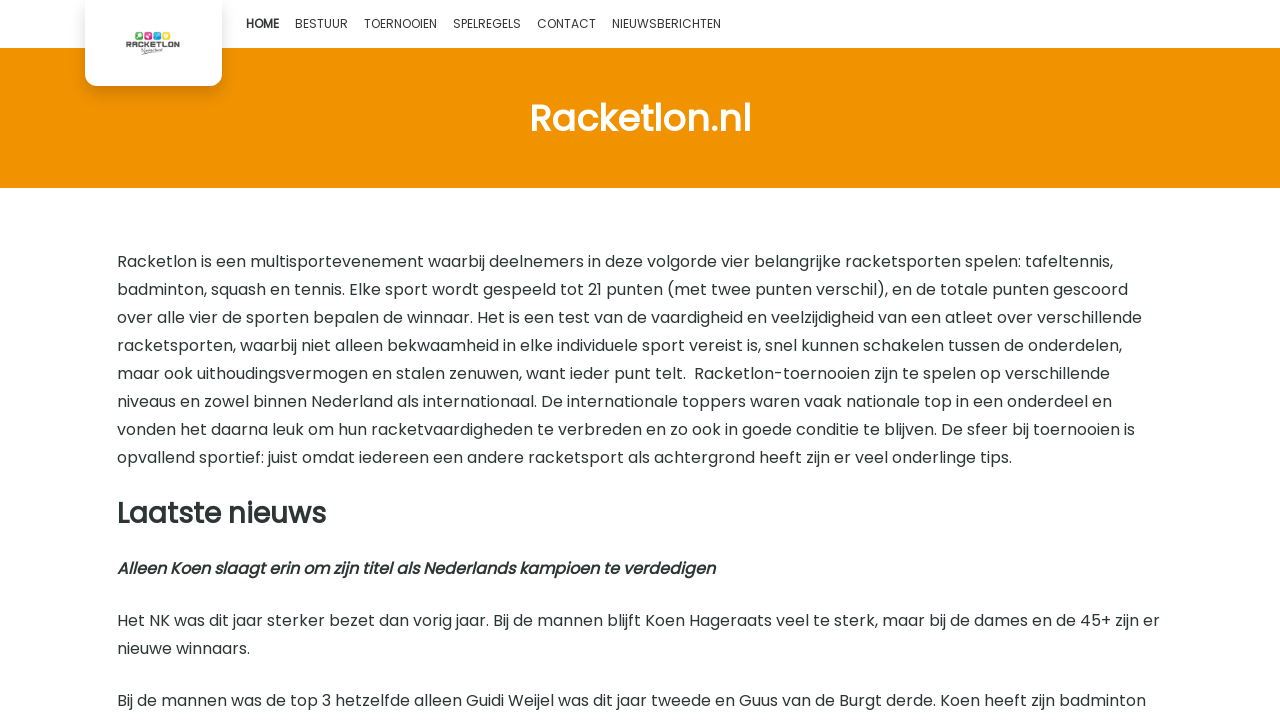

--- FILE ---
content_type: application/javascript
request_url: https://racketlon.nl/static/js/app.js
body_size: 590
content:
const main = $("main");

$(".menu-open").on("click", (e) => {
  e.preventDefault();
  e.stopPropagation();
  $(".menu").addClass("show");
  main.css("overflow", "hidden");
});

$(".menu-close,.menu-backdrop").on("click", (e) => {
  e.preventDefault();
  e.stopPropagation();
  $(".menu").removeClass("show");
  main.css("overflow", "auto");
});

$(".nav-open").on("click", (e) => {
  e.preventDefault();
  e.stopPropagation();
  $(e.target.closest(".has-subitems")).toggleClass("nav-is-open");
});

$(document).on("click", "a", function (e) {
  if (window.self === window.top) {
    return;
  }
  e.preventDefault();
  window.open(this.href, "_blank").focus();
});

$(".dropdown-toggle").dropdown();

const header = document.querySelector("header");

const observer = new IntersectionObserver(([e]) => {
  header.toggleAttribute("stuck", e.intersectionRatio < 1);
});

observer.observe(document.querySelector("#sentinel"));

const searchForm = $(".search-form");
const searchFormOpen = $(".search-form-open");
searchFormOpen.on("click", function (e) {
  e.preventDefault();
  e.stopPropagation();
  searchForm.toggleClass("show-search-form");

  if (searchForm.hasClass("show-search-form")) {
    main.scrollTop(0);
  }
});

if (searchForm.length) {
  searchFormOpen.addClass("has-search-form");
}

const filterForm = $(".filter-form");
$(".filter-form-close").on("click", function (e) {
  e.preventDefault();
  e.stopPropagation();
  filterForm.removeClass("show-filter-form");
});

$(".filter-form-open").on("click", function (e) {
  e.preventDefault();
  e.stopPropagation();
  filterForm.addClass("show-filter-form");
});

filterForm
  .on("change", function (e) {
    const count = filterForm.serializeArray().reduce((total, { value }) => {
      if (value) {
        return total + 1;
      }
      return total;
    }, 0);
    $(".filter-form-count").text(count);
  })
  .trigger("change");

----

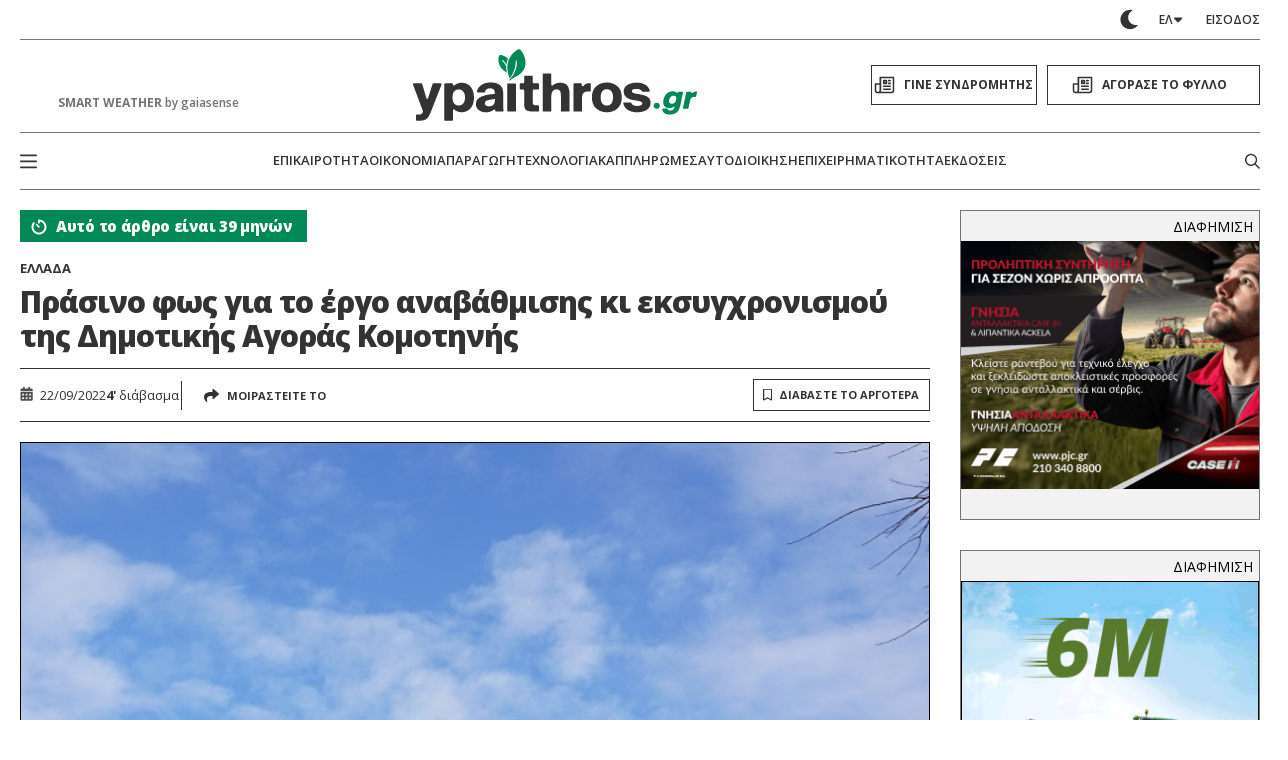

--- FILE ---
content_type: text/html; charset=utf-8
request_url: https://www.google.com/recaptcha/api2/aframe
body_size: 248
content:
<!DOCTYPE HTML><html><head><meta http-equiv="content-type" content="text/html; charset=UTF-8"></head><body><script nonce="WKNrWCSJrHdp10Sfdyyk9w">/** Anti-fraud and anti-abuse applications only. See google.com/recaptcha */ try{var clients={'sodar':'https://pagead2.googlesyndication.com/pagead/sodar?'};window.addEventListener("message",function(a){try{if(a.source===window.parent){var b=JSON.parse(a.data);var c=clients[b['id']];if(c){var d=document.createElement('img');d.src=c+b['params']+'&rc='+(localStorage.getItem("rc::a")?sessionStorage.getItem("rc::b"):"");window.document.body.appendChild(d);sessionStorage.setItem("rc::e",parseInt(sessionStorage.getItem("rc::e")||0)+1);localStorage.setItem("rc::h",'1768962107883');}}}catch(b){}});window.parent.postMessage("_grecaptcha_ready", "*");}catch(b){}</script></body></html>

----

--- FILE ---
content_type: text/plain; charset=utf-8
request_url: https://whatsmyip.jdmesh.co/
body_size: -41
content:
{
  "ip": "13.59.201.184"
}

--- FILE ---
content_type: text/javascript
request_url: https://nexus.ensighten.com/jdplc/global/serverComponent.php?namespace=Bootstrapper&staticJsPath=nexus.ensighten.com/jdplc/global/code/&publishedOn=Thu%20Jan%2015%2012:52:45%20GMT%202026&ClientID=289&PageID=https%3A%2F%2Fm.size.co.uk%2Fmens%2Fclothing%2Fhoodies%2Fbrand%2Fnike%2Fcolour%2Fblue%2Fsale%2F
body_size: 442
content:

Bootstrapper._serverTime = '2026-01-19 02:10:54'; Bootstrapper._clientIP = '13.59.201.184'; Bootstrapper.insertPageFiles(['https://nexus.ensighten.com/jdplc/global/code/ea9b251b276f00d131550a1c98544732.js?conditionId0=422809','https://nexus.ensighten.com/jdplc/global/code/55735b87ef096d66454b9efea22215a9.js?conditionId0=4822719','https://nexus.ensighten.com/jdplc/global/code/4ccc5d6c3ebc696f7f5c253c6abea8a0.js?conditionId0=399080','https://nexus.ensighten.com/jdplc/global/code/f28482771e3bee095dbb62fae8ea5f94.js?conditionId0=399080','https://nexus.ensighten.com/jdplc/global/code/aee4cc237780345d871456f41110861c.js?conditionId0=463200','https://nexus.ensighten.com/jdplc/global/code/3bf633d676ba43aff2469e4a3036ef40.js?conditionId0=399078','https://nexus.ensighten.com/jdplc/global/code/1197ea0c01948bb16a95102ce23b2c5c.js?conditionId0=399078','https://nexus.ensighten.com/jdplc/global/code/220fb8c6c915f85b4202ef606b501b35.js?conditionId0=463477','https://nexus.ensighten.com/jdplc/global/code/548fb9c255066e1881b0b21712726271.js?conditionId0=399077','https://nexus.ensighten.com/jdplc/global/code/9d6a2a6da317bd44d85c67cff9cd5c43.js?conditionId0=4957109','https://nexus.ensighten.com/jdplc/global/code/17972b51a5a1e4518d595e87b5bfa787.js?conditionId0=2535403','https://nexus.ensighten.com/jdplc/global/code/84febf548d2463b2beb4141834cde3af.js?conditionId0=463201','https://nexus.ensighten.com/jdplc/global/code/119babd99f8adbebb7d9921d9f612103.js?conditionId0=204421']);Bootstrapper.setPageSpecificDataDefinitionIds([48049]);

----

:: Required work ::
Set down, unchanged, only those lines above that fall between the line with "body_size: 248" and the line with "Anti-fraud and anti-abuse", the two end lines included.

:: Your response ::
body_size: 248
content:
<!DOCTYPE HTML><html><head><meta http-equiv="content-type" content="text/html; charset=UTF-8"></head><body><script nonce="WKNrWCSJrHdp10Sfdyyk9w">/** Anti-fraud and anti-abuse applications only. See google.com/recaptcha */ try{var clients={'sodar':'https://pagead2.googlesyndication.com/pagead/sodar?'};window.addEventListener("message",function(a){try{if(a.source===window.parent){var b=JSON.parse(a.data);var c=clients[b['id']];if(c){var d=document.createElement('img');d.src=c+b['params']+'&rc='+(localStorage.getItem("rc::a")?sessionStorage.getItem("rc::b"):"");window.document.body.appendChild(d);sessionStorage.setItem("rc::e",parseInt(sessionStorage.getItem("rc::e")||0)+1);localStorage.setItem("rc::h",'1768962107883');}}}catch(b){}});window.parent.postMessage("_grecaptcha_ready", "*");}catch(b){}</script></body></html>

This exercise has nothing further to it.